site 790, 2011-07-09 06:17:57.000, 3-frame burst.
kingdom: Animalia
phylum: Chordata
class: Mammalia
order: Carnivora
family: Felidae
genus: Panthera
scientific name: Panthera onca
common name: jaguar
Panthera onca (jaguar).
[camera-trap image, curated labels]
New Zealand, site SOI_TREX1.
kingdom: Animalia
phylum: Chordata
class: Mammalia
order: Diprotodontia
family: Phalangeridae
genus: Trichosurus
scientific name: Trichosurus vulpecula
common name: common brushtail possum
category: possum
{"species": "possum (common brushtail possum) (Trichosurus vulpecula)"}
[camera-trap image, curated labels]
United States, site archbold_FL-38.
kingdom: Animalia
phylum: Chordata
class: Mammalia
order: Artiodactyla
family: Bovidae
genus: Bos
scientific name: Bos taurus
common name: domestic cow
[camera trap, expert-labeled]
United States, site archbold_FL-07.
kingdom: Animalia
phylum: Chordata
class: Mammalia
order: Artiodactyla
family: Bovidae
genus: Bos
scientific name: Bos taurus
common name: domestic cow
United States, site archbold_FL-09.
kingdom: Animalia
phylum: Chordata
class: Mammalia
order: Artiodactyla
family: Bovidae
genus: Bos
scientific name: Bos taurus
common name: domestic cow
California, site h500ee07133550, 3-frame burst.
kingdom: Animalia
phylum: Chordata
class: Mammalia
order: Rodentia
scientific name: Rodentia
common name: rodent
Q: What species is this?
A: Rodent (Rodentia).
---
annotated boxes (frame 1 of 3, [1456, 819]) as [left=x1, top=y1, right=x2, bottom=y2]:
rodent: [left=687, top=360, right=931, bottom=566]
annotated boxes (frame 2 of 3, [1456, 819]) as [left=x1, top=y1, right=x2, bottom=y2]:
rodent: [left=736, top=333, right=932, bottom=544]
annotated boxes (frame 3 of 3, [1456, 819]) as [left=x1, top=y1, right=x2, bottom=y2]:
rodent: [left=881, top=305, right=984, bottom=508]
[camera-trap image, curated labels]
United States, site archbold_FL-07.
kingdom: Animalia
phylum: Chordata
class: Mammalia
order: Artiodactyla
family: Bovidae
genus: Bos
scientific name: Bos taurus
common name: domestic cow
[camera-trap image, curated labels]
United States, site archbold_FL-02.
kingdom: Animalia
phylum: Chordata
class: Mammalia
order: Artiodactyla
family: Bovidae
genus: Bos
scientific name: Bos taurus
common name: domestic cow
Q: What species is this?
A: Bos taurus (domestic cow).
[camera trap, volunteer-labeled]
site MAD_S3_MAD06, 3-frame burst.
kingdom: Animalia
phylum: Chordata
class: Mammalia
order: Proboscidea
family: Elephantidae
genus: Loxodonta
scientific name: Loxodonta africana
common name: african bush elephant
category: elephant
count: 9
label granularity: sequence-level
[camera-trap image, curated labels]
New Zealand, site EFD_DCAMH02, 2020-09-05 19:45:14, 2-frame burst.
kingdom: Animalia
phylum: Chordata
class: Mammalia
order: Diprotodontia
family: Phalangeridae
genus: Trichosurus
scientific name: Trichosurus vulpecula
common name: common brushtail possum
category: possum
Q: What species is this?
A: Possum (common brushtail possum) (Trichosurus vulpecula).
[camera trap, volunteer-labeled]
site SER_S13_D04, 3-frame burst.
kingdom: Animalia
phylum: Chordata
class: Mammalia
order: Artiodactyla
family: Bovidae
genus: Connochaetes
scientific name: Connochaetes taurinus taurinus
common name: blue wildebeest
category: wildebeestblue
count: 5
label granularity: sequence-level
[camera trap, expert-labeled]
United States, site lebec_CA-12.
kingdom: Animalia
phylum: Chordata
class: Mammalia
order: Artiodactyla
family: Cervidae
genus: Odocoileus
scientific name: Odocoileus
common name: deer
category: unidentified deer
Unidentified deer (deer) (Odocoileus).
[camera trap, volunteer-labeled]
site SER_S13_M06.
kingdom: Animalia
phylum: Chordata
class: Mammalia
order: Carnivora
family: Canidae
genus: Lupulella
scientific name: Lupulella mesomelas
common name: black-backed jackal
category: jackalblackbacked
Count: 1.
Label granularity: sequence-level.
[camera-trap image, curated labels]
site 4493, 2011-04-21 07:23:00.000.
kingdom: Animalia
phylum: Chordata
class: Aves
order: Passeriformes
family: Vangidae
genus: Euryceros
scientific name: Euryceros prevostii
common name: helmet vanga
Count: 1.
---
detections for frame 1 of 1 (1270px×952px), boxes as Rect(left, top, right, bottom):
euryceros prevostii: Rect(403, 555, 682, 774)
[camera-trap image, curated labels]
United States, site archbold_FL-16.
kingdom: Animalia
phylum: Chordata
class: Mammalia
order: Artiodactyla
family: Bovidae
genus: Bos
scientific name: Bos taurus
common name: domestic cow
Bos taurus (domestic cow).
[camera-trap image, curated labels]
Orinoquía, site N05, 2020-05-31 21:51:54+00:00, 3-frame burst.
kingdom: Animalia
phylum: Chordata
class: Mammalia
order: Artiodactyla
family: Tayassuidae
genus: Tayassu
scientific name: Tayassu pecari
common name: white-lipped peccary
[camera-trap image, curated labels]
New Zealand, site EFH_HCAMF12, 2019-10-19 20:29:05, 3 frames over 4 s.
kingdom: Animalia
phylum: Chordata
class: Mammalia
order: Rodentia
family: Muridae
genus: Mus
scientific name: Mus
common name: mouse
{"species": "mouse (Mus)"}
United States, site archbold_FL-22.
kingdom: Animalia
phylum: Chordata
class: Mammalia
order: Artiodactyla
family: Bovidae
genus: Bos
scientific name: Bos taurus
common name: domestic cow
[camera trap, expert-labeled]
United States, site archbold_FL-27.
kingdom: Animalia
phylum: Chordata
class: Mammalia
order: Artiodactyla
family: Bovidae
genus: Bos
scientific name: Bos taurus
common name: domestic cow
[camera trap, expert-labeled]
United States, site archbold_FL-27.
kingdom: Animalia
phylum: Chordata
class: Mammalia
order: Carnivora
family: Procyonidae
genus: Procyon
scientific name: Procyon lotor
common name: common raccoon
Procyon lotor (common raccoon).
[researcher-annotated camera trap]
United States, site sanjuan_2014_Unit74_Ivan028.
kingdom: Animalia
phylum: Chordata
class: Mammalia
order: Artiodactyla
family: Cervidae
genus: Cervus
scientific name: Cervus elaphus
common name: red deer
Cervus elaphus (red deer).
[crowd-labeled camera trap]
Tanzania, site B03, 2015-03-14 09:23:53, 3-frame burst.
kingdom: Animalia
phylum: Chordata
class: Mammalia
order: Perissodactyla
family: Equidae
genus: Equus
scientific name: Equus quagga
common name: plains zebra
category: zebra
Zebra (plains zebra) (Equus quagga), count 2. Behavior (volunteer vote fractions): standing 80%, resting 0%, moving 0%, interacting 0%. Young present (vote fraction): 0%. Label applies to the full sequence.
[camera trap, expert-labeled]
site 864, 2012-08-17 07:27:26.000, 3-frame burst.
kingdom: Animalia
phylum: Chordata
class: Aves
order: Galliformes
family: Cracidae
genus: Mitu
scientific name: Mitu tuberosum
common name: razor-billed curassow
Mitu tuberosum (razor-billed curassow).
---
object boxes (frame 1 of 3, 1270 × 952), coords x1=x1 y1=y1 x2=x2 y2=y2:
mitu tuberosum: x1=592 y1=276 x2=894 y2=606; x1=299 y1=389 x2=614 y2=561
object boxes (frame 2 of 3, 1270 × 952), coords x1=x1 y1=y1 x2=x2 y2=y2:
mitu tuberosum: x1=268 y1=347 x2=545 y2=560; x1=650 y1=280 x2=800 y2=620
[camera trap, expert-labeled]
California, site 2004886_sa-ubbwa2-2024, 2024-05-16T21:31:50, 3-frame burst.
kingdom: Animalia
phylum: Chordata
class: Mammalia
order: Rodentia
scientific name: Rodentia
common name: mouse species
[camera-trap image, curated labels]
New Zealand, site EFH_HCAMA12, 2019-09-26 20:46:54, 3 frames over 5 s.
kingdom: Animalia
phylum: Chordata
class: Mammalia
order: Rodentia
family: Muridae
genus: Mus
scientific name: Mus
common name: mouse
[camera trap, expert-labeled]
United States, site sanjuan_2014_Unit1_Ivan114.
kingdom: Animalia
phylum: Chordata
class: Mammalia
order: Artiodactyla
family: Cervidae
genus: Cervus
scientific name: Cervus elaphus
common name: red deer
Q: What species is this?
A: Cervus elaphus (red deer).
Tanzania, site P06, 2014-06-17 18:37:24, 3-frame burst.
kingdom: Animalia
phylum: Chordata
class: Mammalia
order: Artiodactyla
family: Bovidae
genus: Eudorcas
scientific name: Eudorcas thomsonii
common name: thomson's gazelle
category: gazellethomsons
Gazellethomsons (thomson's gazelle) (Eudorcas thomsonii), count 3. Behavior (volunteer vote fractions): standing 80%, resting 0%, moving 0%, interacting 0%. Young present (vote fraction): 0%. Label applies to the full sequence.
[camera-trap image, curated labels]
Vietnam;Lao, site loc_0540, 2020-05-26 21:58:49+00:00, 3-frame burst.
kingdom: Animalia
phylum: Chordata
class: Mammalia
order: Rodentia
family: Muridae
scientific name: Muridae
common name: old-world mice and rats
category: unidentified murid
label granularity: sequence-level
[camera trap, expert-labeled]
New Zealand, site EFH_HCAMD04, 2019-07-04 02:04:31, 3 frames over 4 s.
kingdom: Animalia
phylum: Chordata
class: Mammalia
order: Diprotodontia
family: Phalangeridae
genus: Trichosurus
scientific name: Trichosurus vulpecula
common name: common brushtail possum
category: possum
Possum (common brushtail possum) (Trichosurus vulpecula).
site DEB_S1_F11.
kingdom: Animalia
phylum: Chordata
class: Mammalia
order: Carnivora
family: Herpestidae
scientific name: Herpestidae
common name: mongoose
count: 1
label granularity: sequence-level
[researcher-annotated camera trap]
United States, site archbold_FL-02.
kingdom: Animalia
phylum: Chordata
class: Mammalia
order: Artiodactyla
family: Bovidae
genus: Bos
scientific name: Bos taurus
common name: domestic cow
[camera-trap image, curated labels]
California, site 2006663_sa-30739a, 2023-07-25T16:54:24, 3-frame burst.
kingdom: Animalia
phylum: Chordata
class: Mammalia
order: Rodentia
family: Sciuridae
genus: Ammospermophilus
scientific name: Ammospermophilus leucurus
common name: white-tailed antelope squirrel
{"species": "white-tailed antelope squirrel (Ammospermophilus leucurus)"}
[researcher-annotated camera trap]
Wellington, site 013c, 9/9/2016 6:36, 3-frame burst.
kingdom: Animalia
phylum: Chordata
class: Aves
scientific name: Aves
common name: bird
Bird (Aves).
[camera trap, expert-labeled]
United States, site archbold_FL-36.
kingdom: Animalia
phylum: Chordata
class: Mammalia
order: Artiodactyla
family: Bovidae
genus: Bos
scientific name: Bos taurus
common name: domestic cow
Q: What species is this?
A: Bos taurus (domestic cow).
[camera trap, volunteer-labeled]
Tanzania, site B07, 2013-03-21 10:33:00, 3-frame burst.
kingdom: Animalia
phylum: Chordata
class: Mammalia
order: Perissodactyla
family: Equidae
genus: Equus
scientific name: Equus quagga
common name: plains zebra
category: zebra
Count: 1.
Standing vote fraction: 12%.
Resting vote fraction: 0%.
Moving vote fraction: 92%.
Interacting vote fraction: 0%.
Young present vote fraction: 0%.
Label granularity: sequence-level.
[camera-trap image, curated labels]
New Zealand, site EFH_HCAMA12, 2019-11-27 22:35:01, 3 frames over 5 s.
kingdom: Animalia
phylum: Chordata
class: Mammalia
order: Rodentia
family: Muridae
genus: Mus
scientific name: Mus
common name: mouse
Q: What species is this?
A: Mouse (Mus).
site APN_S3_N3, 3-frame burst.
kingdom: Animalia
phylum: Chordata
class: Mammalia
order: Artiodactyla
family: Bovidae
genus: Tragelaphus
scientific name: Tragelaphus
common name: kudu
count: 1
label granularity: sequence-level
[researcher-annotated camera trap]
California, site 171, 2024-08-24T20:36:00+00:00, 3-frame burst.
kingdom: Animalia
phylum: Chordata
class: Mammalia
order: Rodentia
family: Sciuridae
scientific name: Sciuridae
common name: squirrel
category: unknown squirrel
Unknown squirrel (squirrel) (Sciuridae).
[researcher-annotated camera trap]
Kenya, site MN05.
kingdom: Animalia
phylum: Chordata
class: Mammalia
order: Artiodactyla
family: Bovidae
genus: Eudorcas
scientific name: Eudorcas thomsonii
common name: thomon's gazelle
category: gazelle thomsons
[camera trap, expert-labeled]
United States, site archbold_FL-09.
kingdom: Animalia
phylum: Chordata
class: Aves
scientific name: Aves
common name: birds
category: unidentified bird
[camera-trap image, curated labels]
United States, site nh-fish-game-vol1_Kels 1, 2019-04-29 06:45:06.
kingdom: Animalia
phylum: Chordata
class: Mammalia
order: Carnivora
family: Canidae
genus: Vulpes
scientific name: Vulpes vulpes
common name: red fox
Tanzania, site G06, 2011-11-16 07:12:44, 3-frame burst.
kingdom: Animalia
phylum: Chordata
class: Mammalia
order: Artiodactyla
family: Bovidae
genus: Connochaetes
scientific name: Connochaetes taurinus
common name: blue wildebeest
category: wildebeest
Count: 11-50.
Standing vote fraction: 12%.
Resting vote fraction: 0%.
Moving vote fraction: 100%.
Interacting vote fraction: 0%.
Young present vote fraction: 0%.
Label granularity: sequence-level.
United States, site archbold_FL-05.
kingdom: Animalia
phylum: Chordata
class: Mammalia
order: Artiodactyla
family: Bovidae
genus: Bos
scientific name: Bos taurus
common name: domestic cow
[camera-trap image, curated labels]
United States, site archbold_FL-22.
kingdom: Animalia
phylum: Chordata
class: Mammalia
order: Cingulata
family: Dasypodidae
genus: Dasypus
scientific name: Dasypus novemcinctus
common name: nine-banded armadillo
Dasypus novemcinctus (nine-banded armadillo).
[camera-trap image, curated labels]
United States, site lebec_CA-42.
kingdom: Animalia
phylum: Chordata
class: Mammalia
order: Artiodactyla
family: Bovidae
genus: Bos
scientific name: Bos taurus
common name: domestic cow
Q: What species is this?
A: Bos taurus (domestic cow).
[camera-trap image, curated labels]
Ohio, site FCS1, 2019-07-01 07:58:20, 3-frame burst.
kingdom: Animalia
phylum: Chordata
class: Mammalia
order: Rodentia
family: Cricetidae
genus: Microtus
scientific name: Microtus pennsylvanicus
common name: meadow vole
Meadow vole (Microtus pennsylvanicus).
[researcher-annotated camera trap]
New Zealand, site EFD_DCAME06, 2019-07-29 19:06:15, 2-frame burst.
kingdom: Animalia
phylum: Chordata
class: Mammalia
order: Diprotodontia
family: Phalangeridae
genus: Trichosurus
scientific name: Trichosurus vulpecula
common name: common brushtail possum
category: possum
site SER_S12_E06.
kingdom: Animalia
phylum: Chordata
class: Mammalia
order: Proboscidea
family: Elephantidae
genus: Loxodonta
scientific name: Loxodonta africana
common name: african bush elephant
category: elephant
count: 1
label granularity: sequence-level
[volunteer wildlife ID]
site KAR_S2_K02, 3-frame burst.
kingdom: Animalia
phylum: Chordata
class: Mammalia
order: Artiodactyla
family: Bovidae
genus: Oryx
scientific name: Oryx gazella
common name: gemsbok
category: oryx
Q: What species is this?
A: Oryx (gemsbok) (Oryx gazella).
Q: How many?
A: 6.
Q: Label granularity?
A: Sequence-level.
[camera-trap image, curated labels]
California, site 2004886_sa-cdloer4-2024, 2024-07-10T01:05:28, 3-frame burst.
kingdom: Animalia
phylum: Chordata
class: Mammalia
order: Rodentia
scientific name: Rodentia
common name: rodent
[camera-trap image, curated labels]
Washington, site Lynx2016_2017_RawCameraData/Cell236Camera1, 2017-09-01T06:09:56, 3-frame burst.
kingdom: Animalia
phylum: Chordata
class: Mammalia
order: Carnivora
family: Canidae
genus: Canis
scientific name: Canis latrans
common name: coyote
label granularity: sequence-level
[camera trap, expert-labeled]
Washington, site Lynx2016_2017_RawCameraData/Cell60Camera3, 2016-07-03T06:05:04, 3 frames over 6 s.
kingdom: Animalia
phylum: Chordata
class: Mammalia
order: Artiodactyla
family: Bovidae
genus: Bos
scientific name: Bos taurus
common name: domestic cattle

-.-.-

> [Exercise directions]: If a line in the records above holds the string "frames", copy it out.

> [Written answer]:
New Zealand, site EFH_HCAMF12, 2019-10-19 20:29:05, 3 frames over 4 s.
New Zealand, site EFH_HCAMA12, 2019-09-26 20:46:54, 3 frames over 5 s.
New Zealand, site EFH_HCAMD04, 2019-07-04 02:04:31, 3 frames over 4 s.
New Zealand, site EFH_HCAMA12, 2019-11-27 22:35:01, 3 frames over 5 s.
Washington, site Lynx2016_2017_RawCameraData/Cell60Camera3, 2016-07-03T06:05:04, 3 frames over 6 s.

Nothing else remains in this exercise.